Can you send an example of what you're currently using for the transfers? Can you show the data races that Thread Sanitizer is reporting?

I am still not sure how to guarantee that, on devices with 64-bit ARM multiprocessors, one can safely assume that, even though the _Atomic() indicator is written after the data memcpy() in the Swift source code, that that same write ordering is really seen in that same order from another processor on another thread.


e.g. How does one keep the Swift compiler and/or the ARM processor dcache or write buffer from inverting the write order somewhere, which would lead the consumer thread seeing the atomic variable set as a "1" before the data in the buffer was there to be read, even if the source code for the producer thread was in the correct order. Or never seeing the "1" at all because it's still sitting in an unflushed dirty data-cache line or delayed write-buffer on another CPU.


Should a barrier (or cache flush?) instruction be issued? But how can one conclude that the barrier instruction won't be reordered by the Swift compiler?


My current code uses a simple lock-free circular queue, with a counter variable of atomic size (32 bits, aligned) updated after the memcpy().

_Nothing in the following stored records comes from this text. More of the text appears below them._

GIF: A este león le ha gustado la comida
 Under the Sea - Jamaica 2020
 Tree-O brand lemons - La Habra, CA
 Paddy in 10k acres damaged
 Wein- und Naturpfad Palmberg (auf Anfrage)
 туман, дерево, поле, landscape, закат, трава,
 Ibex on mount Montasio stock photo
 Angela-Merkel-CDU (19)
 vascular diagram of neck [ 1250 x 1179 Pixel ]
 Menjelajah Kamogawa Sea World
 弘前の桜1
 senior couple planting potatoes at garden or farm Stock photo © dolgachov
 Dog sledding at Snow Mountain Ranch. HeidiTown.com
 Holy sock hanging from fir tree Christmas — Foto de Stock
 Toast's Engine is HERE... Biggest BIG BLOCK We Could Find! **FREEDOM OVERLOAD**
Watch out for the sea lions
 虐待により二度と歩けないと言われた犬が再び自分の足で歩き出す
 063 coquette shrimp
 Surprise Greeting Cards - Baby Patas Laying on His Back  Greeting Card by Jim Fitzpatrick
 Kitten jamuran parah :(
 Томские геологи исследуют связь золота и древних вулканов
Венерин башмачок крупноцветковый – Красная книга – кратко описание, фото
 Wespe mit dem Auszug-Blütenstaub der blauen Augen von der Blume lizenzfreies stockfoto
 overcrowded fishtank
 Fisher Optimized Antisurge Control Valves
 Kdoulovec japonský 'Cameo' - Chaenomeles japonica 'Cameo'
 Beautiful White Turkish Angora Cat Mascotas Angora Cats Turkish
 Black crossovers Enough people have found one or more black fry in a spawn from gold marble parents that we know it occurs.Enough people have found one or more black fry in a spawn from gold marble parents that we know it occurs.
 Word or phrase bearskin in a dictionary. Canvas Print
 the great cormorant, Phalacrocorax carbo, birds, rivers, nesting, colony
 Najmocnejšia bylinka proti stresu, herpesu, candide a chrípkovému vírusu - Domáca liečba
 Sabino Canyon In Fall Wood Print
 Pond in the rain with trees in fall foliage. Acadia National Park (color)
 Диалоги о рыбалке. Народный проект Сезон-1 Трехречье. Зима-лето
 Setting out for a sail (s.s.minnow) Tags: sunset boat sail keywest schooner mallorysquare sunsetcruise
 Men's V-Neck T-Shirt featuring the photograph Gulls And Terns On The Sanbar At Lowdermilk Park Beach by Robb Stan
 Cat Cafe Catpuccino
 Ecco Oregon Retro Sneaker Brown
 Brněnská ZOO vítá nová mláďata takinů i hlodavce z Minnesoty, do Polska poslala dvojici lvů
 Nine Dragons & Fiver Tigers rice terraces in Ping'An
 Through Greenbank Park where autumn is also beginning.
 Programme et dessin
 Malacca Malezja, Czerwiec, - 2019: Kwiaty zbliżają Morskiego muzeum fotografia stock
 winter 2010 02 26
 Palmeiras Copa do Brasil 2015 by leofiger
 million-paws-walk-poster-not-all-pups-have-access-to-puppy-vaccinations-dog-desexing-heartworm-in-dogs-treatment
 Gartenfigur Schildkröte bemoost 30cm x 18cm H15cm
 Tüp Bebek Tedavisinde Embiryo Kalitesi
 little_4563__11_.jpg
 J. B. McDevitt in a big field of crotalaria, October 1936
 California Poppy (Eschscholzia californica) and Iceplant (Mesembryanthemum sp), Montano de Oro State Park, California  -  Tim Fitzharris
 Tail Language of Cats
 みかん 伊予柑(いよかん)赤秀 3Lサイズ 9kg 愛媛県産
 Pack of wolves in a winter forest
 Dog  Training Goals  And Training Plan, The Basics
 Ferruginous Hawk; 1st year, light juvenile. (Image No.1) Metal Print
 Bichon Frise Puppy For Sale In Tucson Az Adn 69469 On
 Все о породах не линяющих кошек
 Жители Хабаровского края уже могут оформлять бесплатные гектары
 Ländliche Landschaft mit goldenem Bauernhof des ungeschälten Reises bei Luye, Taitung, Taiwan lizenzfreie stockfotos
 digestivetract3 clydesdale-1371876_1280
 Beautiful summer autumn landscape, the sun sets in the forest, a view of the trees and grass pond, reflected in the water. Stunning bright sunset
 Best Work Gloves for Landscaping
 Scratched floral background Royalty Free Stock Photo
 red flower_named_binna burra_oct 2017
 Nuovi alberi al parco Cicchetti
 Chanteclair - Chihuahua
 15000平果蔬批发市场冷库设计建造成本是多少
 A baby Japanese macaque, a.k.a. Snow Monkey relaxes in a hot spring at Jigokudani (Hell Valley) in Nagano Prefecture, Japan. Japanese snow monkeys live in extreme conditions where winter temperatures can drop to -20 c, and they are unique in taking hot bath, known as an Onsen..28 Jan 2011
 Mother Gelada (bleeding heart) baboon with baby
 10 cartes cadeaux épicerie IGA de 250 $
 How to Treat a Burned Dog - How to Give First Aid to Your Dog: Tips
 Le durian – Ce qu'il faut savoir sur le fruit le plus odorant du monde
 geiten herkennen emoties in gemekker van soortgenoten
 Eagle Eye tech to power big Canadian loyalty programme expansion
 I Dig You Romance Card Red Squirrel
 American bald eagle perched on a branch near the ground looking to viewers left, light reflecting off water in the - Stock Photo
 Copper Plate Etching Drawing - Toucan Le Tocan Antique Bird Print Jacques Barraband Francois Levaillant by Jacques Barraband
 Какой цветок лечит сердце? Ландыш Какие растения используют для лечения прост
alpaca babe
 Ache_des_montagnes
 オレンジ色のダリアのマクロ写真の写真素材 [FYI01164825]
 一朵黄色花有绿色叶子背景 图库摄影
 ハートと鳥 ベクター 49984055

To get the memory ordering guarantees you need, it's easiest to do that in C or Obj-C, as memory barriers are currently unavailable in Swift, and even using functions imported from C is not guaranteed to be atomic. So I'm going to keep using Obj-C, here's an example how to use atomics with proper memory ordering:


#import <stdatomic.h>

char buffer[1024];
_Atomic(BOOL) data_ready = 0;

void thread1() {
  memcpy(buffer, ... /* source of the data */, 1024);
  atomic_store_explicit(&data_ready, YES, memory_order_release);
}

void thread2() {
  BOOL ready = atomic_load_explicit(&data_ready, memory_order_acquire);
  if (ready) {
    ... /* read the buffer */
  }
}


Both the compiler and the CPU know about the specified memory ordering (release and acquire here), and they will make sure that they don't break the semantics. The compiler will not reorder memory accesses, and it will emit barrier instructions (if needed). The CPU will see the barrier instructions and it will either flush write buffers, or issue an explicit load from main memory (again, only if needed). The exact semantics of the release and acquire (and other) memory orderings is described in the C/C++ standard.